A.4.2.3. Bases neurales

A.4.2.3.1. Opposition

Les données comportementales trouvent globalement leur pendant dans les études électrophysiologiques qui ont été menées. Hickey, McDonald et Theeuwes (2006) ont étudié la composante neurophysiologique N2pc, dans le cadre du paradigme de singleton non-pertinent. Cette composante N2pc correspond à une différence d'activité inter-hémisphérique et pourrait refléter la sélection attentionnelle d'un objet sur la base de sa localisation, dans le champ visuel controlatéral (Eimer, 1996 ; Luck & Hillyard, 1994). Hickey et al. (2006) mirent en évidence un décalage temporel entre les composantes N2pc des deux hémisphères quand cible et distracteur saillant apparaissaient chacun d'un côté du point de fixation. Ces données suggèrent que –du moins dans les conditions du singleton non-pertinent cher à Theeuwes– l'attention est orientée plus rapidement vers l'item le plus saillant. Dans la mesure où, d'une part, la saillance dudit distracteur est particulièrement importante et où, d'autre part, les participants avaient vraisemblablement une propension à sélectionner les singletons (Bacon & Egeth, 1994 ; Leber & Egeth, 2006), cette étude ne démontre pas qu'il soit impossible de résister à la capture attentionnelle induite par un distracteur saillant.

De même qu'en psychologie expérimentale, l'hypothèse de prééminence de la saillance a été contestée sur la base d'études utilisant le paradigme d'indiçage développé par Folk et ses collègues (Folk et al., 1992 ; 1994) dans le cadre de l'hypothèse de capture attentionnelle contingente. Ainsi, Eimer, Kiss, Press et Sauter (2009) réalisèrent une étude EEG en potentiels liés à l'événement (ERP), en utilisant cette méthodologie. Le singleton induisait une N2pc quand il était de la couleur attendue (correspondant à la cible), mais non quand il était d'une autre couleur. Dans ce dernier cas, il induisait une onde N2 antérieure suggérant une inhibition descendante (Folstein & Van Petten, 2008).
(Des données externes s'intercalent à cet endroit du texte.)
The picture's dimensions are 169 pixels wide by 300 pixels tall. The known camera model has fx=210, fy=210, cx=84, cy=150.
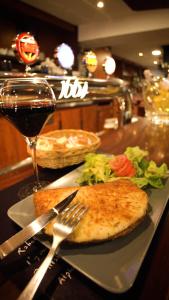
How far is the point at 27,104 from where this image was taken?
1.78ft

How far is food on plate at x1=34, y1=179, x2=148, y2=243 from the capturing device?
1.10ft

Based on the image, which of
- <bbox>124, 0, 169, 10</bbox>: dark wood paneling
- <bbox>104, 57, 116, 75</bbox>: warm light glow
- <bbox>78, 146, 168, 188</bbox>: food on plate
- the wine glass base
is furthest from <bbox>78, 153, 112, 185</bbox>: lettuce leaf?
<bbox>124, 0, 169, 10</bbox>: dark wood paneling

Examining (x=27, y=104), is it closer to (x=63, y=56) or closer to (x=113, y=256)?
(x=113, y=256)

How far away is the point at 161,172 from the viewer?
558 millimetres

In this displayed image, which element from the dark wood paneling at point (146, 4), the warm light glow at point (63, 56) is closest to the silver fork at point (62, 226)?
the warm light glow at point (63, 56)

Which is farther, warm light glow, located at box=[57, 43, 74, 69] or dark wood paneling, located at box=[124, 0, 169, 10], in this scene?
dark wood paneling, located at box=[124, 0, 169, 10]

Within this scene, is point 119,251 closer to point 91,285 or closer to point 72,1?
point 91,285

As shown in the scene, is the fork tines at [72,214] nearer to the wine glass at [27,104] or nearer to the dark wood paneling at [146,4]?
the wine glass at [27,104]

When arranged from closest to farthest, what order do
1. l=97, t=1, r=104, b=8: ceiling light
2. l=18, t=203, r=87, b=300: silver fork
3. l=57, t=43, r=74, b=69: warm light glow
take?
l=18, t=203, r=87, b=300: silver fork < l=57, t=43, r=74, b=69: warm light glow < l=97, t=1, r=104, b=8: ceiling light

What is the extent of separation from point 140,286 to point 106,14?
240 inches

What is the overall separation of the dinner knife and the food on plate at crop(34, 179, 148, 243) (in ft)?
0.04

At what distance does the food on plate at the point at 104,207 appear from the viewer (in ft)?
1.10

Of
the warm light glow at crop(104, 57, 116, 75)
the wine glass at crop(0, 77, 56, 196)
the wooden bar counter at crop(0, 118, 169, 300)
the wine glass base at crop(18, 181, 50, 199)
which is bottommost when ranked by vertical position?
the wooden bar counter at crop(0, 118, 169, 300)

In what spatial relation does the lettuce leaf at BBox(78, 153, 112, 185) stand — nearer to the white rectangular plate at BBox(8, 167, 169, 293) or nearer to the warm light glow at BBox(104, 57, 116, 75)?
the white rectangular plate at BBox(8, 167, 169, 293)
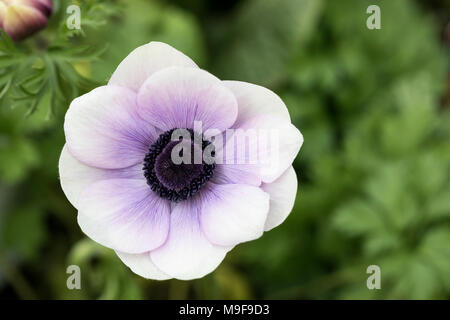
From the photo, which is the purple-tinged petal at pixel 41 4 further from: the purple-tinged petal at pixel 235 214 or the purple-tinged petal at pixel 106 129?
the purple-tinged petal at pixel 235 214

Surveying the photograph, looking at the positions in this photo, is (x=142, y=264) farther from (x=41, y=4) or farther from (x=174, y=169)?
(x=41, y=4)

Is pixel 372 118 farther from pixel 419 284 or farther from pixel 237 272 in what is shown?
pixel 237 272

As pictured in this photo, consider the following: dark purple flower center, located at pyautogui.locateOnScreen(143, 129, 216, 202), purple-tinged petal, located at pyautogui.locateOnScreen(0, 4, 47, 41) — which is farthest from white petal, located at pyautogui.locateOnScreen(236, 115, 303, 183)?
purple-tinged petal, located at pyautogui.locateOnScreen(0, 4, 47, 41)

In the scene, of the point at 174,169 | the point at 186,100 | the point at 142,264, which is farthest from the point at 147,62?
the point at 142,264

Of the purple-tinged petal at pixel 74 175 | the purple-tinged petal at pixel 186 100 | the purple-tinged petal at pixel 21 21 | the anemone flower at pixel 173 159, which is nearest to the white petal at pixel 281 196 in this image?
the anemone flower at pixel 173 159

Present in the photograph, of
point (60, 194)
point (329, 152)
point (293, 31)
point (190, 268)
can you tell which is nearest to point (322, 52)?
point (293, 31)

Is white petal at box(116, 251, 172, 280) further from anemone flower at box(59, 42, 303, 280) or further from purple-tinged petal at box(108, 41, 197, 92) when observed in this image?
purple-tinged petal at box(108, 41, 197, 92)
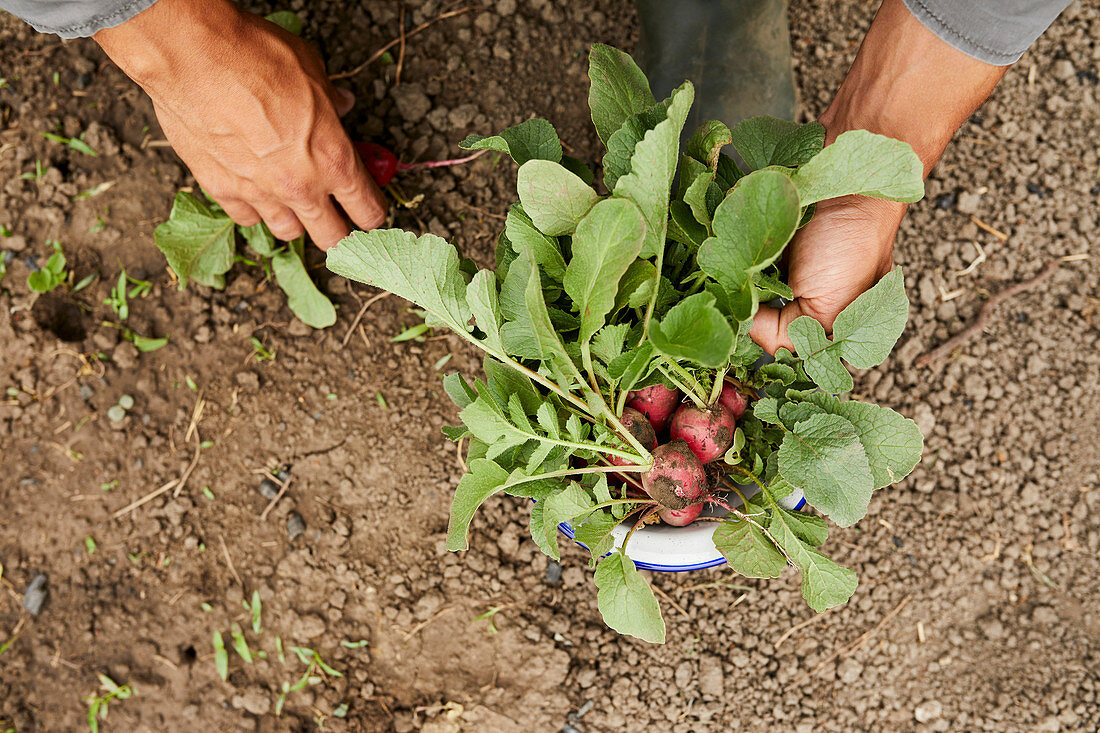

Arnott, Pratt, Shore et Alain (2001) réalisèrent une étude EEG similaire. Ils montrèrent que le set attentionnel dans lequel étaient engagés les participants était lié à une modulation, dans des sites occipitaux, de l'onde N1 induite par un "indice" saillant non-pertinent : celle-ci était plus importante lorsque l'indice était saillant dans la dimension pertinente (p. ex. la couleur quand la cible était un singleton de couleur) que lorsqu'il l'était dans la dimension non-pertinente. Ces données semblent confirmer que le set attentionnel endogène induit une modulation de la réponse précoce à un stimulus saillant, et notamment celle impliquée dans la capture attentionnelle. Néanmoins, certaines critiques interdisent ici aussi de conclure de façon assurée. L'influence endogène, par exemple, était manipulée par blocs (ainsi que chez Eimer et al., 2009). Or cela conduit à confondre la pertinence (ou le set attentionnel) avec la variation de la proportion d'occurrences d'un type de saillance par rapport à l'autre. Cela peut avoir induit un effet d'amorçage perceptif, éventuellement d'amorçage de pop-out (Maljkovic & Nakayama, 1994), dont on sait qu'il peut avoir des effets particulièrement importants (voir Müller et al., 2003, pour un raisonnement similaire, et section B.1.5). Ces résultats demeurent intéressants, dans la mesure où cette onde N1 peut être modulée par l'attention spatiale (Mangun, 1995). De plus, cette onde est plus précoce que l'onde N2pc que Hickey et collaborateurs (2006) utilisent comme indice de la capture attentionnelle. Cette modulation de l'onde N1 semble incompatible avec l'hypothèse de Theeuwes (1993, 2010a) selon laquelle la première étape de traitement du système d'orientation de l'attention calculerait la saillance et serait imperméable à toute influence cognitive descendante.